9. Therefore, in the view of Vaughan Williams, J., a salary means something in the shape of an yearly or other periodical method of calculation for payment for services, and, as before stated by Cotton, L.J., in Ex parte Benwell : In re Hutton (1884) 14 Q.B.D. 301 'salary' must be some definite annual amount which is coming to the bankrupt. The earnings in this case do not satisfy either of these tests. We now come to a case which seems to us to be directly in point, namely, In re Jones: Ex parte Lloyds. In that case Ex-parte Benwell : In re Hulton (1884) 14 Q.B.D. 301 was followed and it was held that wages earned by a workman employed in a colliery are not 'salary or income' within the meaning of Section 53, Sub-Section (2) of the Bankruptcy Act of 1883. The workman there was earning wages which averaged 25 to 30 shillings a week. We know that colliers are paid on a piecework basis and their earnings therefore vary from day to day; and Cave, J., could not distinguish between the case of the collier before him from the case of the debtor in Ex parte Benwell : In re Hutton (1884) 14 Q.B.D. 301, stating that in the latter case although the debtor was making large sums of money amounting to more than 1,000 a year, yet inasmuch as he was not entitled to receive that money with respect to any particular period such as a year or some part of a year irrespective of the amount of work he did, the money so received was not 'income' ejusdem generis with 'salary'. With regard to the case before him he said that as in Ex parte Benwell : In re Hutton (1884) 14 Q.B.D. 301 it was impossible to compel the debtor to go on working and earning money, in the same way in the case before him if the debtor did not choose to go to work, he would earn nothing. Wadsworth, J., at first was inclined to think that the ruling in In re Jones : Ex parte Lloyds would govern the present case button further consideration was of the contrary opinion saying that:
The case of the collier was so far as the information available goes regarded as the case of a more or less casual employee paid for the job, though the wages were paid weekly for convenience. The insolvent in the present case is not a casual employee but a permanent employee whose conditions of service are governed by rules and who is entitled to a month's notice before his services are terminated, and, though perhaps in theory he may have the option of staying away from work without any action for damages lying against him, in fact the rules of the company appear to hold out such inducements as to make his employment as regular as that of any salaried worker.
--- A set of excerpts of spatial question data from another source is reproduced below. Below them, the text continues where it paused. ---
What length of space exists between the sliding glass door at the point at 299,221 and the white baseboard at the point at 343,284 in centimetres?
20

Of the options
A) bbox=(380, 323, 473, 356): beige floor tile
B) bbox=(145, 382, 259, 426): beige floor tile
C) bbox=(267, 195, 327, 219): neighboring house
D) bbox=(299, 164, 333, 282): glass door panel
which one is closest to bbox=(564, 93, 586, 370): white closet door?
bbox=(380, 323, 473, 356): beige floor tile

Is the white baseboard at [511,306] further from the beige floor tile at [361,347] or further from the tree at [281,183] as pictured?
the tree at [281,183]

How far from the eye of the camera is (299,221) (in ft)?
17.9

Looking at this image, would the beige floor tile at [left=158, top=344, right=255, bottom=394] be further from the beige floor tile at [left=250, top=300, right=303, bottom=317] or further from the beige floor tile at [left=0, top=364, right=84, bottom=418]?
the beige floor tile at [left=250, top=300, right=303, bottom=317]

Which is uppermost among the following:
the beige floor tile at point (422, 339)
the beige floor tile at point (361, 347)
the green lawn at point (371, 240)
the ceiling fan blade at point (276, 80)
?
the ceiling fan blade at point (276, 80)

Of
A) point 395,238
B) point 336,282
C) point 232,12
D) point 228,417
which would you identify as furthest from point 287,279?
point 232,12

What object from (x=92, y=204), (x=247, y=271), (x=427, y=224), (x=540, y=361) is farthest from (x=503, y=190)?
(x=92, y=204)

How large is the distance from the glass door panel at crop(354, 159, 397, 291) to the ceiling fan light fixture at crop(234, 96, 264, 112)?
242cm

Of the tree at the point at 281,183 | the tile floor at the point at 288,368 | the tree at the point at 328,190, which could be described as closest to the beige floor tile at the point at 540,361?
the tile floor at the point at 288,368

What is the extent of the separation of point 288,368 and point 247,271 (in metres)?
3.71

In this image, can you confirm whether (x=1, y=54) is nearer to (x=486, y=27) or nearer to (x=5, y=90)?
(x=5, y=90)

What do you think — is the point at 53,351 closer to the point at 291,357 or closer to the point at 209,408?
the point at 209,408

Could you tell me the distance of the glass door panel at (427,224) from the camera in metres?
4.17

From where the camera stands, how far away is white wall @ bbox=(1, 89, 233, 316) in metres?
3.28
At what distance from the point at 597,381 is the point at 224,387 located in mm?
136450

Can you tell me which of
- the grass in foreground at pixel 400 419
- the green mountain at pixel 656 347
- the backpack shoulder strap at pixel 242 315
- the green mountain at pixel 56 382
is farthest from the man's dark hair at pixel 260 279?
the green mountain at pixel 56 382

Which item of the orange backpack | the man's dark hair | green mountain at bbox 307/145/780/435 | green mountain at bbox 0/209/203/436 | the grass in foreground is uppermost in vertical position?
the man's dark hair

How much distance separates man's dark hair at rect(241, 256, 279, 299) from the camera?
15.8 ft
10. With all respect to Wadsworth, J., we are unable to see any difference between the insolvent in this case and the collier in In re Jones : Ex parte Lloyd (1891) 2 Q.B.D. 231. Wadsworth, J., in our view, was in error in regarding the collier as a more or less casual employee paid for the job. That is not so. There is no reason for supposing that the collier in question was differently employed to other colliers. There is a contract of service; they are paid for convenience weekly and are paid on a piecework basis as it is obvious that collier was in that case and are entitled to notice; and their wages vary according to the number of days they work and the amount of work they do. A collier so employed has never been regarded as a casual labourer in our experience. We are quite unable to distinguish this case from that case which in our view, having regard to the other cases referred to and the tests laid down, was correctly decided.
11. Applying that case to this, we allow the appeal and give the appellants their costs throughout.